Yesterday, I pointed out some of the pitfalls of trying to redact documents and prepare them for release to others, or publication. I wrote that PDF is one of the few formats which is well supported, and is of course a popular medium for many. This article works through preparing a document for publication using Adobe Acrobat Pro DC. Adobe also provides details in its online user guide.
Adobe only provides its redaction tools in paid-for versions of Acrobat, and those described here are part of Adobe Acrobat Pro DC. There are similar tools available in some other advanced PDF editors too.
Like all the more useful tools in Acrobat, you have to open the Tools view in order to find and engage them. Select the Redact tool, and add it to your document view.
This adds a toolbar with three main actions: mark and redact, remove hidden information, and sanitize the document. Make a point of using them each in that order.
Redact obliterates selected sections of text and/or graphics, normally using filled black rectangles, just like a black marker. Removing hidden information tackles those elements which you can’t see to redact, but which Acrobat detects. Sanitising handles all the other things which could trip you up, like metadata and odd bits of data hanging around in the document file.
If you’re content with the standard black marker approach to redaction, that is the default. If you need to add tags to explain why the redaction has taken place, select the Properties tool and you can set that up in this dialog. You can add your own codes to cater for non-US purposes.
The first time that you use the Mark for Redaction tool, Acrobat explains in this dialog how the process works. First, you work through the document marking up the areas for redaction. Because applying redaction removes all trace of the selected text/graphics, you should then check those intentions before making them permanent. This seems clumsy, but is actually the best way to do this robustly.
By default, intended redactions are shown in red boxes until you make them permanent.
Then the underlying content is removed, leaving just a filled black box to show where the content was.
Whenever you apply redactions to make them permanent, Acrobat kindly offers to proceed to the next step, of locating and removing hidden information. This is another good piece of design.
Once hidden information has been located, it is shown by type in a sidebar to the left. My version of Acrobat Pro DC (up to date) consistently quit unexpectedly whenever I tried to show the preview of the document metadata, though.

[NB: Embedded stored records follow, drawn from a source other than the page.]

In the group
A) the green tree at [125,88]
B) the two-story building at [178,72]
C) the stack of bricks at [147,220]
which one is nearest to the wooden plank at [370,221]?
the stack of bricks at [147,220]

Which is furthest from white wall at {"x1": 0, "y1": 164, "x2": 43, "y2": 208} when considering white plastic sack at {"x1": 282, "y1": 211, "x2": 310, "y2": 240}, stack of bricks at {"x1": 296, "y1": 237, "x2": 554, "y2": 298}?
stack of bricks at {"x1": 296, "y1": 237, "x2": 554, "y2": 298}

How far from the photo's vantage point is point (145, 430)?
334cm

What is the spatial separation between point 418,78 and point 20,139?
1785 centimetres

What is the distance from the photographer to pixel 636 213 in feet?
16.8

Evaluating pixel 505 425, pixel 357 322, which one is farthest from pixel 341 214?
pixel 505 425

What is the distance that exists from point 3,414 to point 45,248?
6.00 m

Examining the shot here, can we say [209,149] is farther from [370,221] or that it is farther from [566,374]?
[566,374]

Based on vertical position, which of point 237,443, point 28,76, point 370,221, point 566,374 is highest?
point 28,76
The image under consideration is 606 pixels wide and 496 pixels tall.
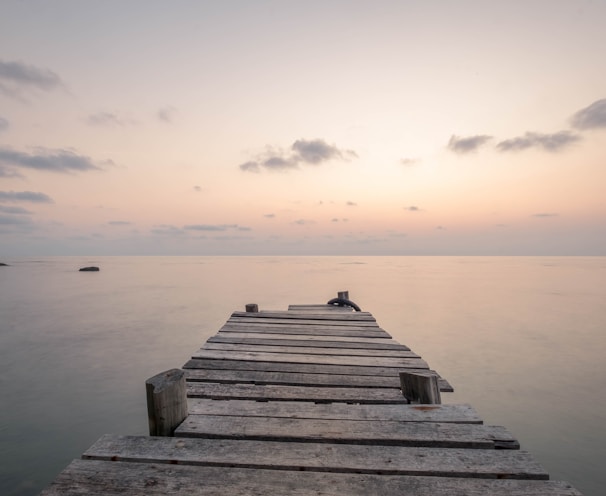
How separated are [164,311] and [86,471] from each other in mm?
20926

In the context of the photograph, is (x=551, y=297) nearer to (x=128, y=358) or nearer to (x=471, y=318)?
(x=471, y=318)

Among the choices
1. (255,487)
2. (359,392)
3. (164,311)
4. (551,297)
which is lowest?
(551,297)

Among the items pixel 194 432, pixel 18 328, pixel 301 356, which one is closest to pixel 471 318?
pixel 301 356

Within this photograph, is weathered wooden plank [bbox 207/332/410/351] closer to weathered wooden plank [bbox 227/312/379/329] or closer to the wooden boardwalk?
weathered wooden plank [bbox 227/312/379/329]

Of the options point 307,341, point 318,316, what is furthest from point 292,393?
point 318,316

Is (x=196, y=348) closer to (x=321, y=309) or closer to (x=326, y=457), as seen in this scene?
(x=321, y=309)

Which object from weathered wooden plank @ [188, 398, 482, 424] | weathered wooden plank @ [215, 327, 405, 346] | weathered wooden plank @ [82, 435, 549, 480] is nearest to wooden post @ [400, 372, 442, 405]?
weathered wooden plank @ [188, 398, 482, 424]

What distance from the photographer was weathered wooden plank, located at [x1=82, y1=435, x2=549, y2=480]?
2.49 metres

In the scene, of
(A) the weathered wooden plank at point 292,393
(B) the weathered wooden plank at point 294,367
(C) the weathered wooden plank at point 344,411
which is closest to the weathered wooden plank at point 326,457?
(C) the weathered wooden plank at point 344,411

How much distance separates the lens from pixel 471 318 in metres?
19.5

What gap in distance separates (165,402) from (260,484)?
3.89 ft

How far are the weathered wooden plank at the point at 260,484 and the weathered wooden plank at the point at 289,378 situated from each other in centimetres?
208

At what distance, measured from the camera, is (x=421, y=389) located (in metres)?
3.68

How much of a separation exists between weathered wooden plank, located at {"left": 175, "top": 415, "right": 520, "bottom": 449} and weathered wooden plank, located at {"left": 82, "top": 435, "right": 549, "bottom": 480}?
0.25 feet
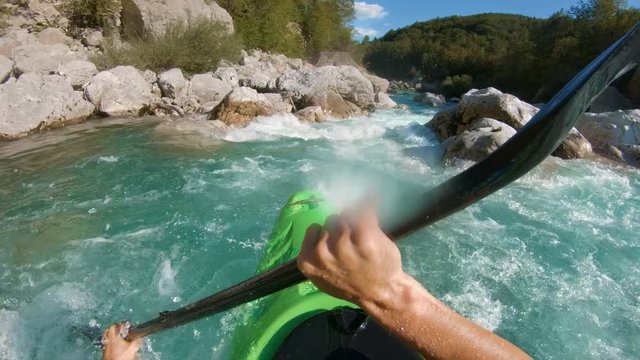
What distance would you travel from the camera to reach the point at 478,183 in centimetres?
50

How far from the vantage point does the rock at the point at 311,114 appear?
30.4 feet

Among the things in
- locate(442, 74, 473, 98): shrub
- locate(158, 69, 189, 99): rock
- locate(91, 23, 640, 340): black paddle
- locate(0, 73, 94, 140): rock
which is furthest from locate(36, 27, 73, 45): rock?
locate(442, 74, 473, 98): shrub

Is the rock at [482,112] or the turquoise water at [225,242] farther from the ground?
the rock at [482,112]

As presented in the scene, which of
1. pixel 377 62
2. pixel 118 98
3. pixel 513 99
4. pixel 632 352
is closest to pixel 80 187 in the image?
pixel 118 98

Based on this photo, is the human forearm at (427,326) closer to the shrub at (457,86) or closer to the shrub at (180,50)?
the shrub at (180,50)

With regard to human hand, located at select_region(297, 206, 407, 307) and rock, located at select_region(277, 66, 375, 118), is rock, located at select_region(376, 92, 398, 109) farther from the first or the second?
human hand, located at select_region(297, 206, 407, 307)

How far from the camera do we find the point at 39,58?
9250mm

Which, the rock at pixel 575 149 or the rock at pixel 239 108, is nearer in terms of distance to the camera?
the rock at pixel 575 149

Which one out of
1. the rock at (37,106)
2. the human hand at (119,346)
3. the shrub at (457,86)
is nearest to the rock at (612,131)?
the human hand at (119,346)

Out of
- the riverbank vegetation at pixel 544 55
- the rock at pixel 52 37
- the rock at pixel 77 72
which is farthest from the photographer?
the riverbank vegetation at pixel 544 55

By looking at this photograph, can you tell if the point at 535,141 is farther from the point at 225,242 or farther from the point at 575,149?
the point at 575,149

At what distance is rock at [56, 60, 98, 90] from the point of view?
8.63 metres

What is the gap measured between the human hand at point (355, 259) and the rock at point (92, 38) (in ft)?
48.1

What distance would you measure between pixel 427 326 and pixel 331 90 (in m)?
10.1
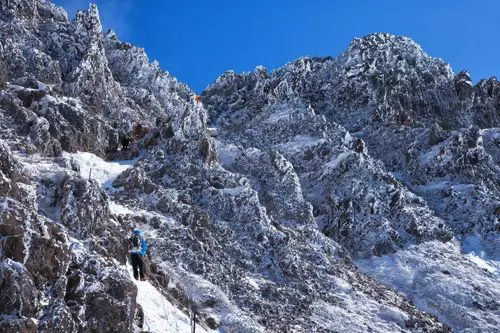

Viewing hidden text is also excellent: the PDF I was using had two sections of hidden text, one concealed behind an image, and the other in text coloured white inserted between paragraphs. Although not impossible to detect manually, they would normally be overlooked, and released in the published document. But Acrobat found both: this is the text hidden behind the image.
This is the text displayed in white.
The final step is to strip everything else from the document which could contain information which shouldn’t be released. When you click on the Sanitize Document tool, this is the list provided. Note that this even includes macOS extended attributes, although they are not explicitly listed here, such as the ‘quarantine’ flag.
My biggest concern with Acrobat’s redaction features is that they are almost impossible to audit. There was a time, long ago, when the text content of PDF files was stored as plain text within the PDF file, and you could open a PDF and check it using a text editor such as BBEdit. When Acrobat saved the first fully redacted and sanitised version of my test document, its size doubled, from 581 KB to 994 KB, which seems very worrying. I therefore recommend that you complete redacting and sanitising, then duplicate the document produced by that. Open the duplicate in Acrobat, sanitise it a second time, and save. In my text case, the final document size fell to 507 KB, which seems much more reasonable.
If you need to supply or publish redacted documents, and PDF is a suitable format for them, Acrobat Pro DC looks like a thoroughly reliable platform with which to prepare them.